| name | characterize |
| description | Create characterization tests (Golden Master) for existing code so you can refactor or replace safely. Use before refactoring, strangler-replacing, or modifying code with unclear behavior. Captures observable behavior with a minimal harness, producing tests, fixtures, and a coverage report. |
| argument-hint | [subsystem / entrypoint / behavior surface to lock down] |
Characterization Tests (Golden Master / Feathers)
Create characterization tests for an existing subsystem whose behavior is unclear, messy, or AI-generated. Pin down current observable behavior so that refactoring and incremental replacement are safe.
Input
Subsystem / entrypoint / behavior surface to lock down: $ARGUMENTS
Preconditions:
- At least one runnable entry point (function, CLI command, server route, etc.)
- A concept capsule is NOT required, but use its vocabulary if one exists
Procedure
1. Identify the behavior surface
List 1-3 surfaces to lock down: public functions, CLI commands, HTTP endpoints, file-in→file-out, serialized outputs. Prefer the most stable public surface available.

PROBLEMS AND TASKS:
a: From the characterization-tests text above, extract the passage starting with "Create characterization tests for" and going on through "replacement are safe.".
b: Pick up the characterization-tests text above at the point where it stops and keep writing it.
The listing after this comes from a different source.

DATA:
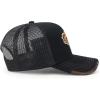 imageTrendy Apparel Shop Rodeo Horse Embroidered Mesh Back Baseball CapBlack Black 2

ANSWERS GIVEN:
a:
Create characterization tests for an existing subsystem whose behavior is unclear, messy, or AI-generated. Pin down current observable behavior so that refactoring and incremental replacement are safe.

b:
2. Minimal fixture set
- One canonical happy path
- 1-3 meaningful edge cases
- One "weird but real" case you suspect is fragile
Keep it small — a suite that's too big becomes unmaintainable.
3. Stabilize nondeterminism
Before capturing outputs, neutralize noise sources:
- Timestamps: freeze time
- Randomness: seed or stub
- Ordering: sort keys, canonicalize arrays where order is not meaningful
- OS-dependent paths/newlines: normalize
- Network calls: stub/record once — do not hit live services
- Concurrency: force single-threaded if needed for determinism
If behavior is inherently nondeterministic, define a tolerant comparator (ignore specific fields, assert shape/membership rather than equality).
4. Capture golden outputs
For each fixture: run the surface, record observable output (return value / stdout+stderr / exit code / HTTP status+body), store as snapshot/golden file.
- Stable, readable format (text, JSON)
- Keep goldens small
- Make it obvious how to intentionally update them (a "regenerate" command)
5. Write characterization tests
Assert: given fixture inputs → output matches golden (or tolerant comparator).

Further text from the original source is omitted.